**Written task:**
Find every line in the data below that contains the string "furthest", matching case exactly, and copy each of those lines in full.

**Records for processing:**
◆ ◆ ◆
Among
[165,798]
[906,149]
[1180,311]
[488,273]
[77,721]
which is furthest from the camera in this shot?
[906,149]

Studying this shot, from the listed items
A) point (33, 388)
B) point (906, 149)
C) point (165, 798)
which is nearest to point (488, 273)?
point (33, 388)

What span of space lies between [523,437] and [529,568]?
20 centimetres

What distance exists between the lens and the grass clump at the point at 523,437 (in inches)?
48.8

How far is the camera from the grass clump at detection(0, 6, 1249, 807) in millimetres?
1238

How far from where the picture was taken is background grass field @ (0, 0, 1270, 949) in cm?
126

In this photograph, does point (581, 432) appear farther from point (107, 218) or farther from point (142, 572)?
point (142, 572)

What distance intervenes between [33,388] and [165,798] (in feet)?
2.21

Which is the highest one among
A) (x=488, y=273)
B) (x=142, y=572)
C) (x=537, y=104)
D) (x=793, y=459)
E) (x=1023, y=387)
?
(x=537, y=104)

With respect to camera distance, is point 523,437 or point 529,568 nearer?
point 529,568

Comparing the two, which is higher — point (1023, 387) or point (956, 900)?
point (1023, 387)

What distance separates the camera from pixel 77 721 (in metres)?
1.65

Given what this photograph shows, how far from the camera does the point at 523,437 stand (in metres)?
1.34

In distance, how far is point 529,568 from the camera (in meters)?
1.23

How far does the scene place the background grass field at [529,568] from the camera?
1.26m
◆ ◆ ◆
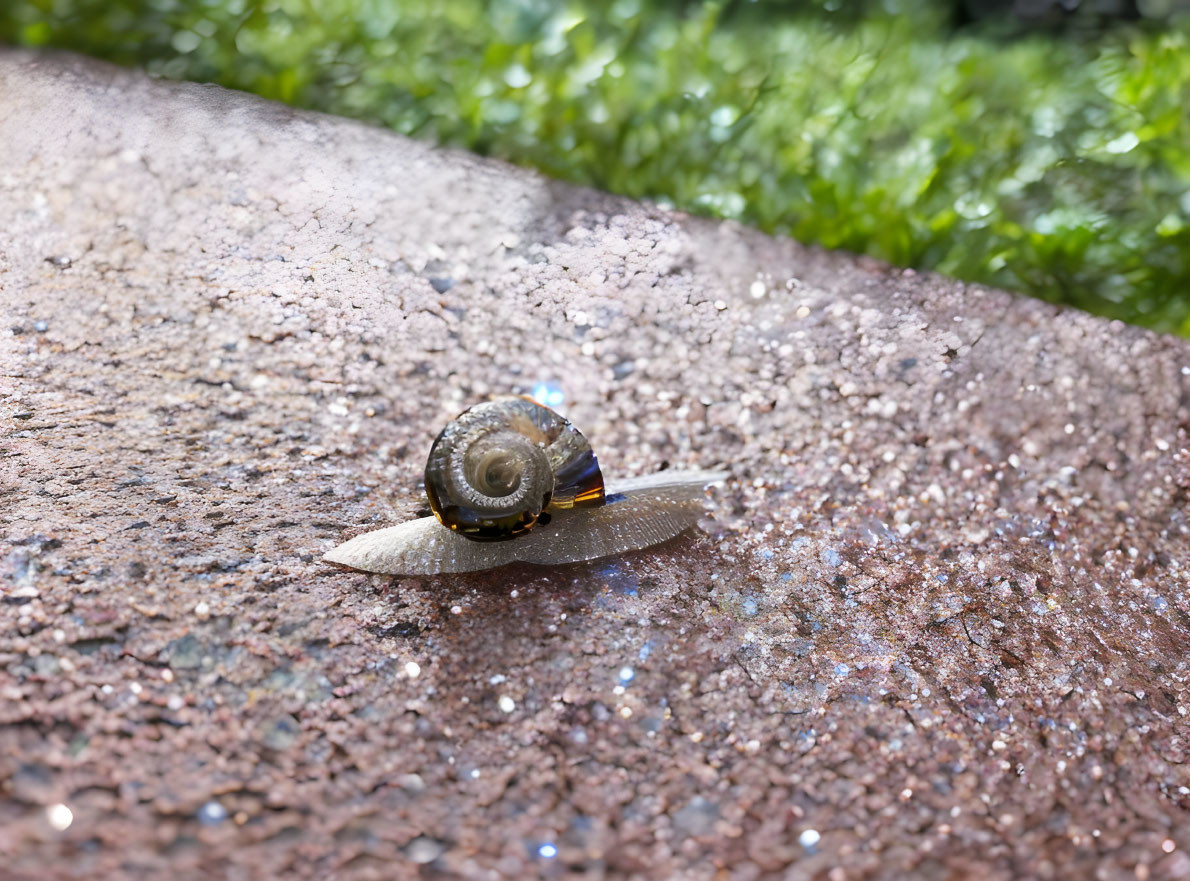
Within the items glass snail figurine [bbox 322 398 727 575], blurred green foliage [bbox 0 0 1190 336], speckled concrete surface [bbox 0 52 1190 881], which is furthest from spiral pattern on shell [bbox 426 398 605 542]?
◆ ◆ ◆
**Task result:**
which is furthest from the camera in this shot?
Within the items glass snail figurine [bbox 322 398 727 575], blurred green foliage [bbox 0 0 1190 336], speckled concrete surface [bbox 0 52 1190 881], which is furthest from spiral pattern on shell [bbox 426 398 605 542]?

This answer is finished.